Strengthening GDP Estimates with GST Data

One of the most significant changes recommended in the report is the expanded use of Goods and Services Tax (GST) data. GST, being a high-frequency administrative dataset with product codes and regional markers, will now play a central role in both annual and quarterly national accounts.
Unlike the 2011–12 series, where GST was used selectively, the 2022–23 series will leverage GST data for more accurate regional allocation of Gross Value Added (GVA) of private corporations. This will improve the estimation of Gross State Domestic Product (GSDP) by using actual outward supply data rather than proxy indicators.
GST data will also help identify active private corporations and corroborate annual estimates. Product-wise GST data will support the compilation of quarterly national accounts with greater precision.
Better Coverage of the Unincorporated Sector
The report highlights extensive use of results from the Annual Survey of Unincorporated Sector Enterprises (ASUSE) and the Periodic Labour Force Survey (PLFS). With regular data flow now available, the need for extrapolating base year benchmarks a common practice in the 2011–12 series has been eliminated.
This shift ensures more reliable estimates of GVA for household enterprises and quasi-corporations. The improved methodology strengthens the representation of India’s vast informal sector in national accounts.
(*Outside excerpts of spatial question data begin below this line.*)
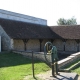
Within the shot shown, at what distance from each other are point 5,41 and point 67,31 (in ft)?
37.3

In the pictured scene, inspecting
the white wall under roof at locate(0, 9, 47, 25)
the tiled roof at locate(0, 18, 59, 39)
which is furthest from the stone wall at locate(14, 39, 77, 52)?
the white wall under roof at locate(0, 9, 47, 25)

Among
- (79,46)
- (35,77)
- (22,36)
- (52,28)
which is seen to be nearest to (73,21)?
(52,28)

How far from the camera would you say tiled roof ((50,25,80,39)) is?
90.2 feet

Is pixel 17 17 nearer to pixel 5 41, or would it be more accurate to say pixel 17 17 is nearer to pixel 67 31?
pixel 67 31

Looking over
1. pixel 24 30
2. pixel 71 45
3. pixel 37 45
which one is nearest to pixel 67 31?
pixel 71 45

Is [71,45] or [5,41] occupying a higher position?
[5,41]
Reforms in Financial Sector Estimation
In the financial sector, data from the Reserve Bank of India’s Statistical Tables Relating to Banks in India (STRBI) are now being used for nationalized and private banks. A key methodological improvement concerns Private Non-Banking Financial Companies (NBFCs).
Earlier, proxy-based loan growth estimates were applied to a sample of NBFCs. The new series replaces this approach with actual financial data sourced from the Ministry of Corporate Affairs database, leading to more robust GVA estimation.
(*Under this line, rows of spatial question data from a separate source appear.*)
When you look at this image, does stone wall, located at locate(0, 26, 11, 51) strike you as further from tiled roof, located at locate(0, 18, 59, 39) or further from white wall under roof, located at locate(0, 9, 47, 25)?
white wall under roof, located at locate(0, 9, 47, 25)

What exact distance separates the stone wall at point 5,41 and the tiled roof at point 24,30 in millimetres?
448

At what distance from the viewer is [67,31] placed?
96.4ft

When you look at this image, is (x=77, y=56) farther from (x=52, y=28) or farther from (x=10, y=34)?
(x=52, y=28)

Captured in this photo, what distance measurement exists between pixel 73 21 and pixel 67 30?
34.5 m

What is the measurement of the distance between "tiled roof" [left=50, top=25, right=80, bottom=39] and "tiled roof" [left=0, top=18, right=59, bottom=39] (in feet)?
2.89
Administrative funds of EPFO, CMPFO, and SMPFO have also been included under Financial Auxiliaries, expanding institutional coverage.
Agriculture, Fisheries and Livestock Updates
For agriculture, updated productivity rates from studies such as the fodder productivity research by IGFRI, Jhansi, have been incorporated. Revised rates for marine and inland fisheries, based on studies by CMFRI and CIFRI, have also been adopted.
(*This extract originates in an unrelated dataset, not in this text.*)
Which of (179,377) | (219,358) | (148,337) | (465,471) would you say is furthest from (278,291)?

Livestock sector estimates now utilize findings from the ADRTC study on feed and fodder assessment, improving the calculation of animal feed consumption and GVA.
Renewable energy generation and biogas production by households have been better captured using administrative records and the Household Consumption Expenditure Survey (HCES).
Improved Consumption and Capital Formation Estimates
The 2022–23 series adopts the COICOP-2018 classification for Private Final Consumption Expenditure (PFCE). Extensive use of HCES 2022–23 data ensures more accurate benchmark estimates.
Updated rates from specialized studies have refined PFCE estimates for dairy products and transport services. Vehicle registration data from the Ministry of Road Transport and Highways (VAHAN portal) are now used in estimating road transport services consumption.
For Gross Fixed Capital Formation (GFCF), the latest ASUSE and AIDIS data have been incorporated. Funds disbursed under MPLADS are being used annually instead of fixed base-year ratios, enabling dynamic asset-wise and industry-wise capital formation estimates.
Transparent and Consultative Approach
The release of this report follows earlier publications on methodological improvements and constant price estimates.
By incorporating administrative databases, updated surveys, and improved statistical techniques, MoSPI aims to align India’s national accounts with evolving economic realities and global standards. The upcoming GDP series with base year 2022–23 is expected to offer a more accurate reflection of structural shifts in the economy.
The reforms signal a decisive move toward data-driven policymaking and stronger statistical foundations for India’s growth narrative.